From Tesla’s famous high-voltage experiments came the inspiration for the joystick shock portion of the experience. Beginning with only a hollow arcade cabinet with a shelf in it for a screen, the development lab of engineers and industrial designers at Real Art went to work on the custom joysticks. The team built out a custom circuit system to generate the shocks via a relay board connected to an Arduino. The level of the shock is controlled by a digital potentiomenter—strong enough for a wince and gasp, but not enough to send the player to the ER.

war of currents

The finishing touches, including the black and yellow mixture of coloring and logos around the cabinet, were handled by Real Art’s print team, implementing LED lights, 3D printed materials, strobes, and bolted materials. The video team came back to finish the job at the end by assembling a tongue-in-cheek trailer from gameplay footage and photography shot during the game’s development.

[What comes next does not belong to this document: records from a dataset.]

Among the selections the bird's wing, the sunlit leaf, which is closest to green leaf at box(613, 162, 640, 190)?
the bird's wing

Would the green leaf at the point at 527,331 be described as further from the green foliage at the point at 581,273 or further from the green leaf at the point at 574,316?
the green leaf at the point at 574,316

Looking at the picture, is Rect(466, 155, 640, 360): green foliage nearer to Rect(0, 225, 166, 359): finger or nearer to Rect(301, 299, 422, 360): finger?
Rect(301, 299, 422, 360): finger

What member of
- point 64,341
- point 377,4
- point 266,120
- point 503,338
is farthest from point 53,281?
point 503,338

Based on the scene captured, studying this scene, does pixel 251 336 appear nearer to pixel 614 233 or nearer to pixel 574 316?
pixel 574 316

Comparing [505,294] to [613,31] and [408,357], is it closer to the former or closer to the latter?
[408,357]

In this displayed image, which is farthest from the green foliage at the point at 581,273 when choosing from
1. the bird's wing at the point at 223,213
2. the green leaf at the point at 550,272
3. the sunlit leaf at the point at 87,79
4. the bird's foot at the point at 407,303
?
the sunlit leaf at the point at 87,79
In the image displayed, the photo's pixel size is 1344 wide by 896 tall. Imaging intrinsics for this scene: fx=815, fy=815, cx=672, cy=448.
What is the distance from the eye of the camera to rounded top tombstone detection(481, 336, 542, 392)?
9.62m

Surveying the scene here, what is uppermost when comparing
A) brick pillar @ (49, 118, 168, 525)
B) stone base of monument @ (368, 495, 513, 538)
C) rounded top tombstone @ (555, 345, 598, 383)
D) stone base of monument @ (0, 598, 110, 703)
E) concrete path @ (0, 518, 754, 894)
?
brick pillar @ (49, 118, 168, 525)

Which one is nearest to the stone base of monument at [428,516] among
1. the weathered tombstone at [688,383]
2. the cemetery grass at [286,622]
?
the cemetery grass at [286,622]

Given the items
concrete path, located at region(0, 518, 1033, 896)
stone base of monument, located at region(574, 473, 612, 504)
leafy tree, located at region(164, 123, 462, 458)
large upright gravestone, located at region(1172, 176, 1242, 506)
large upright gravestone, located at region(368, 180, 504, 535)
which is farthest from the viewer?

The game debuted at this year’s South By Southwest Interactive Innovation Awards in Austin, Texas, where Dayton, Ohio’s Proto BuildBar—part maker space, part 3D printing lab, part bar and café—was nominated in the category of “Innovative 3-DIY.”  Badge holders and media lined up to give the game a run, with a consistent stream of laughter, and shocks of course, centered around the game’s quirky payoff and punishment.

The game will find a permanent home at Proto starting on March 26th where anyone—apart from those who are expecting, have heart conditions or wear a pacemaker—are welcome to play.

During and after SXSW, The War of Currents was featured in a wide array of publications including The Next Web, Gizmodo’s Toyland, Mental Floss, Geek, SlashGear, Paste Magazine, Laughing Squid and Tom’s Guide.